• WORK REQUIRED
In the Solr issue comment below, what name is given to the standard for tracking what users are doing? Please answer in a few words.

[
https://issues.apache.org/jira/browse/SOLR-10359?page=com.atlassian.jira.plugin.system.issuetabpanels:comment-tabpanel&focusedCommentId=17865107#comment-17865107
]
Eric Pugh commented on SOLR-10359:
----------------------------------
I wanted to share some work that I've been doing in this space. As part of
another project, I've been able to contribute to a standard we are calling
"User Behavior Interactions" for tracking what users are doing. This standard,
which is NOT tied to any specific search engine, like Solr, is documented at
[https://github.com/o19s/ubi.] There is a draft PR for implementing UBI for
Solr here: [https://github.com/apache/solr/pull/2452]
I have hopes that in the latter half of 2024, we'll be publishing some jupyter
notebook style demonstration code for taking UBI based data and producing
implicit judgements from that data ;).

Text-to-region grounding data
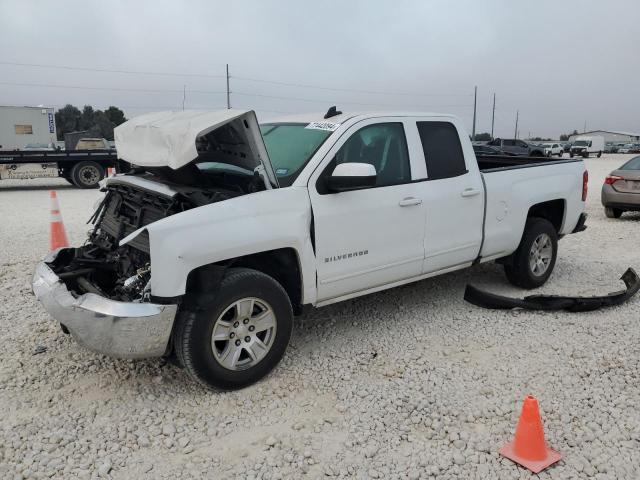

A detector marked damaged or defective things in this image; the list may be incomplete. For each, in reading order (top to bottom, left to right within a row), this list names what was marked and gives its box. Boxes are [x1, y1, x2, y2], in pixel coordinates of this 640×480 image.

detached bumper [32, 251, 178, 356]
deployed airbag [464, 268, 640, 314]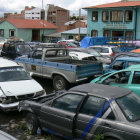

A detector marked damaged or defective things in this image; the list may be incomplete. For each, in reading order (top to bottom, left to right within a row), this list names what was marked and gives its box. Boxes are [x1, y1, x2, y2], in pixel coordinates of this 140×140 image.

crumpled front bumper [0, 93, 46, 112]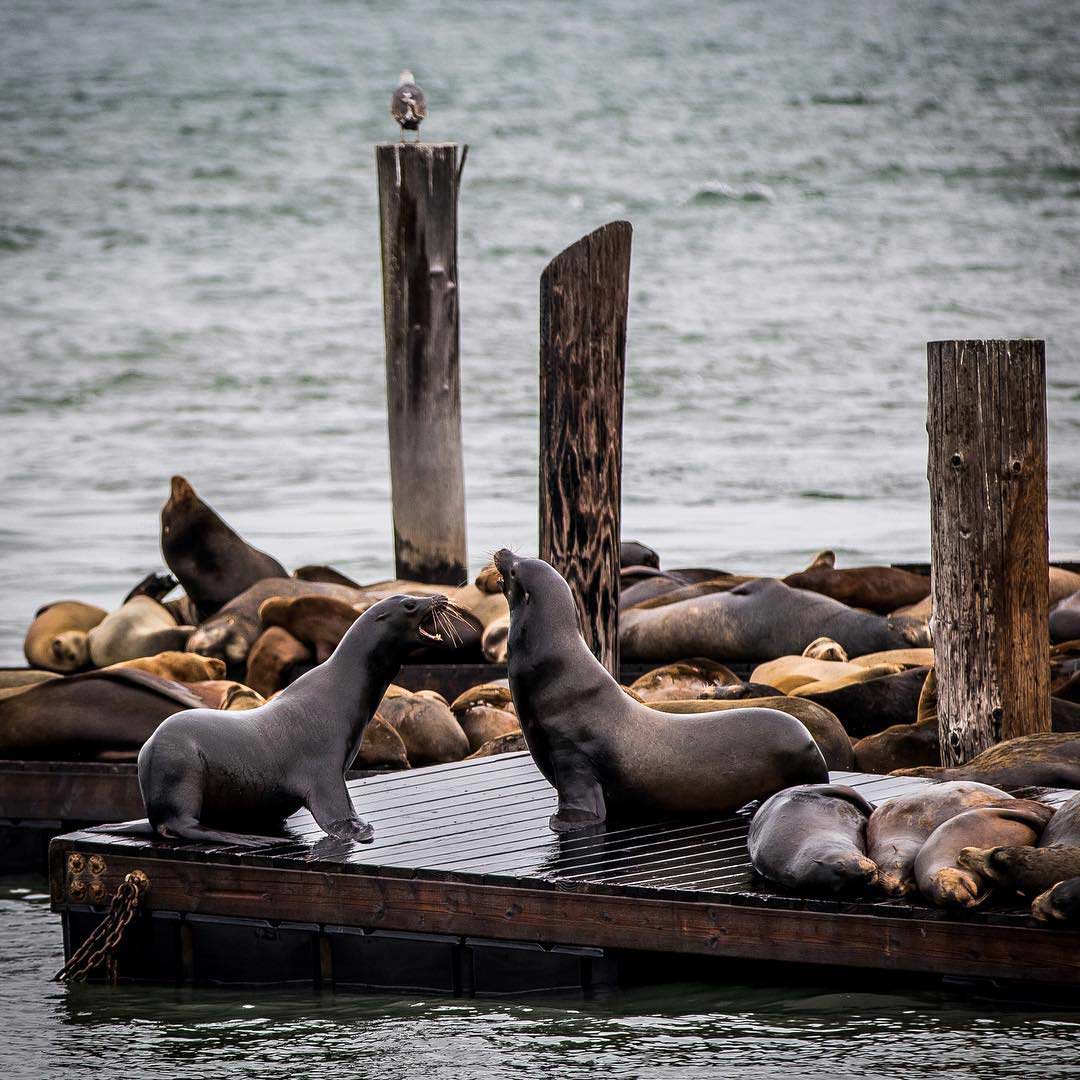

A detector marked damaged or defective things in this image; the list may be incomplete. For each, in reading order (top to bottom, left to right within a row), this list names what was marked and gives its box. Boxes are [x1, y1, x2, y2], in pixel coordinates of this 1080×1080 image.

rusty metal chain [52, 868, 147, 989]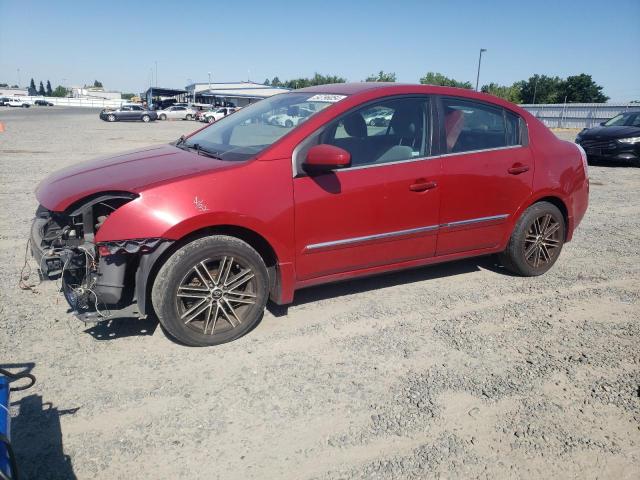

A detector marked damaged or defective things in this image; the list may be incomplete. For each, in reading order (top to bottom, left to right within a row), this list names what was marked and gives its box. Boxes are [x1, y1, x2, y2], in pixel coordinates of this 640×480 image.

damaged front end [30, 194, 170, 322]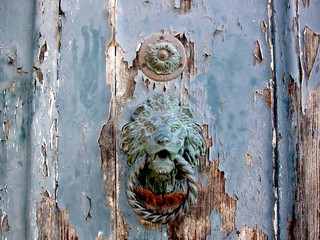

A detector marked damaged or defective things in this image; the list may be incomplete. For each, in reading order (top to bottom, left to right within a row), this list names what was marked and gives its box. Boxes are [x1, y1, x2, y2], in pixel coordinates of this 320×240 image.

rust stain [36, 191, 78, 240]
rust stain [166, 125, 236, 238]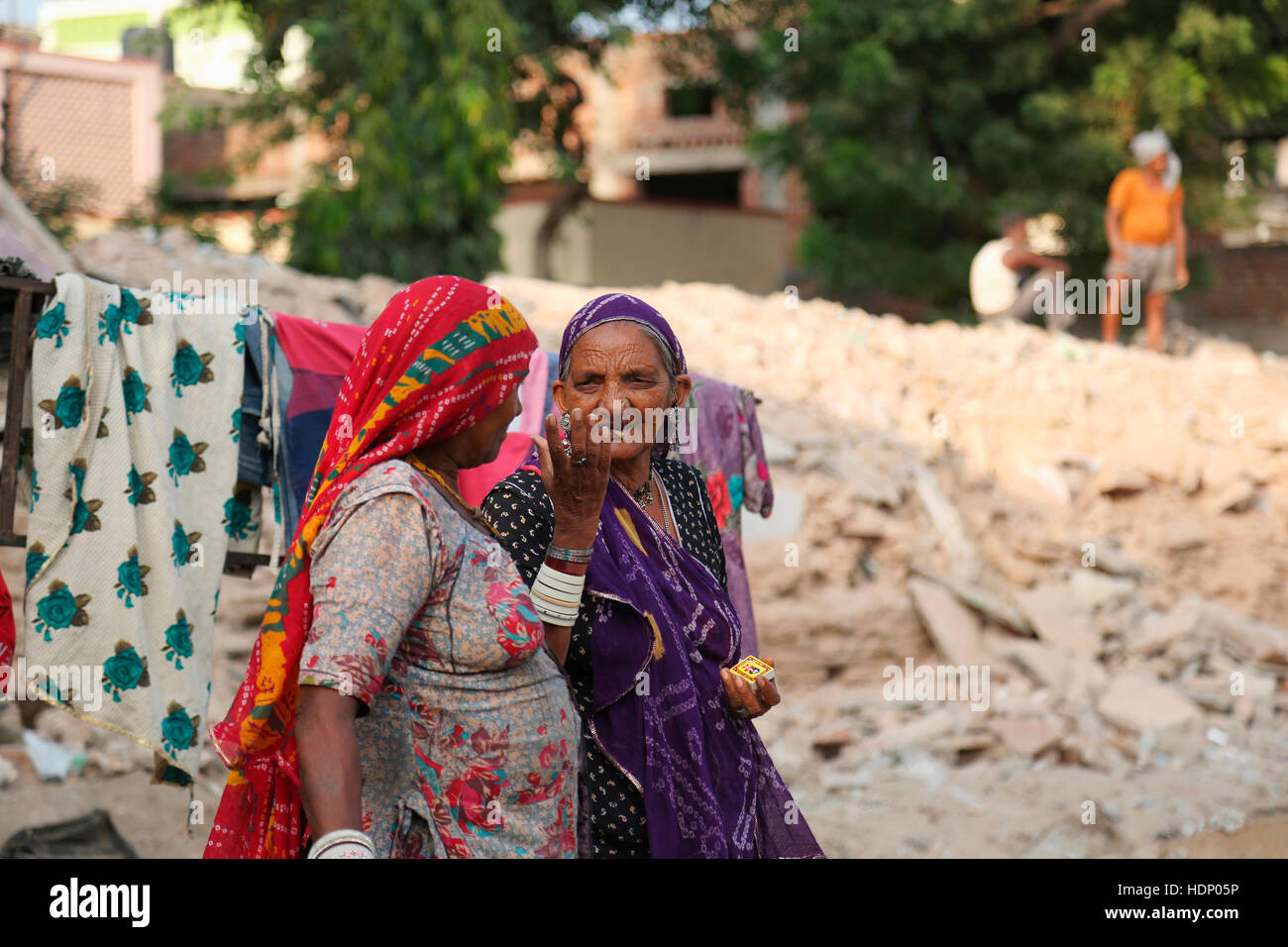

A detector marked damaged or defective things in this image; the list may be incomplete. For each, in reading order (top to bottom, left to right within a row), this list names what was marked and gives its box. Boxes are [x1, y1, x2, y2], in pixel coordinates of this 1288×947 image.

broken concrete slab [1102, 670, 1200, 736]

--

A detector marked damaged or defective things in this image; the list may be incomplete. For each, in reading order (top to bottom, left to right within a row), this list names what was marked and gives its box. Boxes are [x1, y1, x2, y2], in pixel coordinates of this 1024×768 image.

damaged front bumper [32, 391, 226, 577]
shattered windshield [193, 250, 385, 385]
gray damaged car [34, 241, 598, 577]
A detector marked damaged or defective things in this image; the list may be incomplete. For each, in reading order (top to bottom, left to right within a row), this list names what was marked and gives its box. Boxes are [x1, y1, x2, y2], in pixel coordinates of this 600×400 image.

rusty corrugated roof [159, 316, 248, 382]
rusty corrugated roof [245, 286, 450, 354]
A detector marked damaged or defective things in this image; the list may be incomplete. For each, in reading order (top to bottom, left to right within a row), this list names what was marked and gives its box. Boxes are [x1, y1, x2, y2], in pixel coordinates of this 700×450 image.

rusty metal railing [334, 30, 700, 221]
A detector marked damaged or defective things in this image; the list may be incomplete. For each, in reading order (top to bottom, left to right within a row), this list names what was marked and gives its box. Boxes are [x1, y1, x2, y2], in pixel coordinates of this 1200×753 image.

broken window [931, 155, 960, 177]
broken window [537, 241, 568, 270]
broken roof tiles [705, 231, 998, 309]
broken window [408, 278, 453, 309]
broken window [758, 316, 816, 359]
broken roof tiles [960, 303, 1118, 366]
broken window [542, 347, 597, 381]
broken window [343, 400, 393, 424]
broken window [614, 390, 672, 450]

* * *

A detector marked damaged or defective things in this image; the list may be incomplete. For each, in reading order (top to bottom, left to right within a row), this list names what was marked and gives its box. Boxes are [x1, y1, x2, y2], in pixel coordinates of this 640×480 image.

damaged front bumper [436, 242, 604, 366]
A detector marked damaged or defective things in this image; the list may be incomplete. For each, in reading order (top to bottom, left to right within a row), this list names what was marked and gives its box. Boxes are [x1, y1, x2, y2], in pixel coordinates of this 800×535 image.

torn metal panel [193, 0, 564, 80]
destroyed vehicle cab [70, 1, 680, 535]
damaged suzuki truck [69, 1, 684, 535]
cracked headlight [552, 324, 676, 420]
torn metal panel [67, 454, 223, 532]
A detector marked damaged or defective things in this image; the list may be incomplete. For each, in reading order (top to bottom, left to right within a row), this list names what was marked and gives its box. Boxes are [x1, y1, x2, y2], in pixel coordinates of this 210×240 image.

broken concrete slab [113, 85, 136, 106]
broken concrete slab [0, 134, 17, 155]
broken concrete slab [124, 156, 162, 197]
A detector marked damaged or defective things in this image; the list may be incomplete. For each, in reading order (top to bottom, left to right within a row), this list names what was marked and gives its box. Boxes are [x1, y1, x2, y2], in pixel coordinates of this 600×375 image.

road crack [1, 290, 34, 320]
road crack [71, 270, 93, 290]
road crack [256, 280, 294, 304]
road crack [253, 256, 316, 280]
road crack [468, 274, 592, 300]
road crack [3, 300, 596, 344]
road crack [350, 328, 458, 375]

• EXERCISE OUTPUT
User Behavior Interactions (UBI)